» **PASSAGE TO READ**:
+++
# Wyndham fees



## loosefeet (Jul 13, 2014)

I have tried to change my cc info for auto pay-but somehow keeps "not saving" my cc info when I put in on-line.  So, now owe MFs w/a penalty.  Called to make a payment-which they will do by phone BUT charge $8.95 for my convenience (my account is blocked until all gets cleared up).  Thanks for the new fees Wyndham!


----------



## ronparise (Jul 13, 2014)

loosefeet said:


> I have tried to change my cc info for auto pay-but somehow keeps "not saving" my cc info when I put in on-line.  So, now owe MFs w/a penalty.  Called to make a payment-which they will do by phone BUT charge $8.95 for my convenience (my account is blocked until all gets cleared up).  Thanks for the new fees Wyndham!



The fee is excessive but it's not new. If you whine a little and tell them you tried to do it online they will just charge you the online fee...still excessive but less so, $3.95


----------



## loosefeet (Jul 13, 2014)

Really?  I have never had to pay fees to give them a payment by phone-haven't done this for awhile though-when did this change?


----------



## uscav8r (Jul 13, 2014)

loosefeet said:


> Really?  I have never had to pay fees to give them a payment by phone-haven't done this for awhile though-when did this change?
+++
» **WRITTEN REQUEST 1**:
Pick out every line of the records that contains the string "other". Case counts.

Entries on spatial positioning:
+++
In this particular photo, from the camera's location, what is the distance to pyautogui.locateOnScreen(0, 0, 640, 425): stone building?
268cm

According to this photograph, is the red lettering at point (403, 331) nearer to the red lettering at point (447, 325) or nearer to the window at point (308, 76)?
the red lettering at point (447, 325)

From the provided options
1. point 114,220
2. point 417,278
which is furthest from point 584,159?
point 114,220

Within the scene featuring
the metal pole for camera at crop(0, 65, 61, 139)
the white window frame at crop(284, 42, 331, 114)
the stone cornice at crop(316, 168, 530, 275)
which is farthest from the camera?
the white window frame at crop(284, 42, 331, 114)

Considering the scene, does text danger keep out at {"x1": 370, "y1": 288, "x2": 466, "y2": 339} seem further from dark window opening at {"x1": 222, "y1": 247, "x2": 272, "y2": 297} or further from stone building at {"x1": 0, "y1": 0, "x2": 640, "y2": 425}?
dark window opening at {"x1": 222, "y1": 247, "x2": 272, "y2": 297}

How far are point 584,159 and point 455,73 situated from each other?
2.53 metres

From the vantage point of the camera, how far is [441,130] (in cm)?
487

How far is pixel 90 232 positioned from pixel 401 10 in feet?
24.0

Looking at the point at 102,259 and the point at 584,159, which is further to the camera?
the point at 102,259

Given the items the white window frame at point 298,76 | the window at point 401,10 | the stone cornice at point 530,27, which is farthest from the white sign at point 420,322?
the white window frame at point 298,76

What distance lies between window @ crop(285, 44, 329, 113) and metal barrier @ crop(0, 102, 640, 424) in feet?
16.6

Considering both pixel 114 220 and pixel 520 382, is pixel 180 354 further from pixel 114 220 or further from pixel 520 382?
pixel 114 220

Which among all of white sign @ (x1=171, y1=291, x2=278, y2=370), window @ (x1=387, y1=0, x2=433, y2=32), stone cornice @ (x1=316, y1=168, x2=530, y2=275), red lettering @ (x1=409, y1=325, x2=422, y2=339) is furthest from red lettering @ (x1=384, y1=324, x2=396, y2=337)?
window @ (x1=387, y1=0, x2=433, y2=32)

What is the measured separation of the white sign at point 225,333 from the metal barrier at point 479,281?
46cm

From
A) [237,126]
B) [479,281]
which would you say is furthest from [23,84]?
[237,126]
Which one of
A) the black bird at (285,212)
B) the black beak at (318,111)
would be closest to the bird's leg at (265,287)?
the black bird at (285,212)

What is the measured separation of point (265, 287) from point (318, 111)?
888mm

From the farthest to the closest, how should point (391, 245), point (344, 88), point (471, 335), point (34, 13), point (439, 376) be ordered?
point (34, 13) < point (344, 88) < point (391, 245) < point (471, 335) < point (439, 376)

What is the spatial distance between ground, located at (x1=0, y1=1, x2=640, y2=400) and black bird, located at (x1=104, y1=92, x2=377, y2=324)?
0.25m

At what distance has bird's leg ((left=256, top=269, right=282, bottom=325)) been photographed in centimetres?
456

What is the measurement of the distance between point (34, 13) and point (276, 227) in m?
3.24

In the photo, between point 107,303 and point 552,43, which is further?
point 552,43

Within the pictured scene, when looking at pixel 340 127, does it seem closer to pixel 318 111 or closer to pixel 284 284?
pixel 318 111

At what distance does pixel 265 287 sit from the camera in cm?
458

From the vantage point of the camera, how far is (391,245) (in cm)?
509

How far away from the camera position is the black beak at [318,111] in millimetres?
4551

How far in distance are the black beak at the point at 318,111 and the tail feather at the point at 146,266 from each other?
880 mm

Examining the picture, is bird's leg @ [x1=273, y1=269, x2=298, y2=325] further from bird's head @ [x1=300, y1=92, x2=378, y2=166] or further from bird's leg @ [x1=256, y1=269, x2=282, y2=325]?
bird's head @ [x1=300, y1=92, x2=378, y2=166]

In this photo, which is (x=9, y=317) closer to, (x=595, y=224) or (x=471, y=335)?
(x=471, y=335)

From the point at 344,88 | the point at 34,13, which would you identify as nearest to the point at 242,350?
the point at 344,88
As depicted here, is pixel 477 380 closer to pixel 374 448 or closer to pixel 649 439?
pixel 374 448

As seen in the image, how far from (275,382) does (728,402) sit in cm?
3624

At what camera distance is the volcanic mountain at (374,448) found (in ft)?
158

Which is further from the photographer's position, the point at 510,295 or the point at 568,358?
+++
» **WRITTEN REQUEST 2**:
In the forum thread about Wyndham fees, what amount does ronparise give for the online fee?

» **FINAL ANSWER 1**:
How far are point 584,159 and point 455,73 situated from each other?
How far in distance are the black beak at the point at 318,111 and the tail feather at the point at 146,266 from each other?

» **FINAL ANSWER 2**:
$3.95